As the recording studio becomes increasingly digitised, the importance of good quality analog to digital to conversion has become paramount. In some ways, the development of the converter over the last decade has been a microcosmic reflection of the evolution of technology in general: components become cheaper and more powerful at an alarming speed.
There is now a multitude of manufacturers creating converters that routinely sample audio at 192k and higher, featuring versatile connectivity and operating with a minimum of latency. So what makes one different from another? Here we take a look at the Universal Audio Apollo 8P and 16, and discuss a few features that make their converters slot well into a studio signal path.
The importance of powerful, seamless analog to digital conversion has never been more paramount, and the Universal Audio Apollo 16 and 8P are shining examples of this technology done right. Here’s why.
Universal Audio has long had an industry-leading reputation in the field of outboard. It’s little surprise that their foray into the world of converters in the form of the Apollo series has been a bold one. Their approach incorporates DSP chips for the processing of UA plugins. The advantage being that you can record or monitor with plugins without incurring extra latency, or overloading your computer’s processors. Obviously, this becomes helpful in the mix stage as well, as more of your native CPU will be freed up to handle more third-party plugins.
Universal Audio have invested big in plugin development and now offers a collection of almost one hundred, ranging from EQ and compression, to guitar amp emulation and tape machine simulation. Though you don’t need to be using an Apollo to use their plugins in the mix, you’ll need one take advantage of the real time monitoring and recording that its dedicated DSP provides. These plugins focus on emulations of classic hardware and have collectively earned a reputation as a favourite among engineers who desire the flavour of the analog classics, with the flexibility of being in the box.
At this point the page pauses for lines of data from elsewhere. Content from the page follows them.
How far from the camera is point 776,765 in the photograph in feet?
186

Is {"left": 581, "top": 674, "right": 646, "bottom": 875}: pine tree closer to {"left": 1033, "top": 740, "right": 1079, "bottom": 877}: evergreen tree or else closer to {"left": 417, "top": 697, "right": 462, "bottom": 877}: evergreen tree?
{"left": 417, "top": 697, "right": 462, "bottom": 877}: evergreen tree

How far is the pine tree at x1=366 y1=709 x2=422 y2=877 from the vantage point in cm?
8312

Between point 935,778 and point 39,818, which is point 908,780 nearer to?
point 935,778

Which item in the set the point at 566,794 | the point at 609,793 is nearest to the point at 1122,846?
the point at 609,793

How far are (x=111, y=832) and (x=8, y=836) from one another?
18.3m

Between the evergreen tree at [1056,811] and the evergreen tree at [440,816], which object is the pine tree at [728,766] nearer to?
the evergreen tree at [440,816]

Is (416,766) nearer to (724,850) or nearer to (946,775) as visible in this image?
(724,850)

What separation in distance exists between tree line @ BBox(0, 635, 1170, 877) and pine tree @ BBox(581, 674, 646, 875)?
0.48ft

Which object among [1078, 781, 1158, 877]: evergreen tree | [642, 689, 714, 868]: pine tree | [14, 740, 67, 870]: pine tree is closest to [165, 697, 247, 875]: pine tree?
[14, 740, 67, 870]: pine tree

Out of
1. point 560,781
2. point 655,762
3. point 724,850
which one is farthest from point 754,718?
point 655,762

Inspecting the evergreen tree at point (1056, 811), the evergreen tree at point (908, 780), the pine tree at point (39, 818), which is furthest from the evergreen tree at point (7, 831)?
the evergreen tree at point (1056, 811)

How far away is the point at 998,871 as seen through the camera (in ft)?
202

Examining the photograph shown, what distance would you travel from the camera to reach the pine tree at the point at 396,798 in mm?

Some of the plugin range from UA feature what they call Unison technology. This means that the plugin’s behaviour matches the impedance, gain-staging and circuitry that is unique to the hardware, making these emulations even more closely related to the genuine article. Featuring plugins based on designs by Neve, API, Manley and a version of their own UA 610, the range is designed to recreate the analog warmth of these preamps and channel strips.
The 16 and 8P Combo
Each of the Apollos offers something slightly different in terms of I/O count, expandability and internal preamps. The 16 stands for the amount of line inputs and outputs that it possesses, but you’ll need to place your own analog preamps before it in the chain. It connects to your computer via Thunderbolt and is able to link up with other Apollos, also via Thunderbolt.
The 8P is perhaps slightly more versatile as it offers eight unison enabled preamps with two hi-z inputs and two headphone outputs. It offers less I/O, but a more complete, one stop solution for small recording sessions. When the two are linked together, they are both able to be viewed as one continuous array of channel strips in the Console software.
The aforementioned Console is the hub for the operation of the Apollos. Like the design of their plugins, the layout of Console should make operators used to a traditional desk feel right at home. Cue mixes and auxiliary sends are taken care of within Console, which makes it convenient for tracking ensembles and sending effects within cue sends to different players, all without burdening your computer’s native processors. Recording or monitoring is able to be toggled globally or per channel, providing for a versatile approach to committing effects in the signal chain.
With these features, Universal Audio have taken an innovative, yet practical approach to the essential task of conversion in a digitally based studio. They’ve sought to offer a holistic solution that incorporates plugin and preamp design, optimising the connection between digital and analog realms, while providing extra grunt in the form of dedicated DSP. Hard to beat for versatility, stability and quality of sound.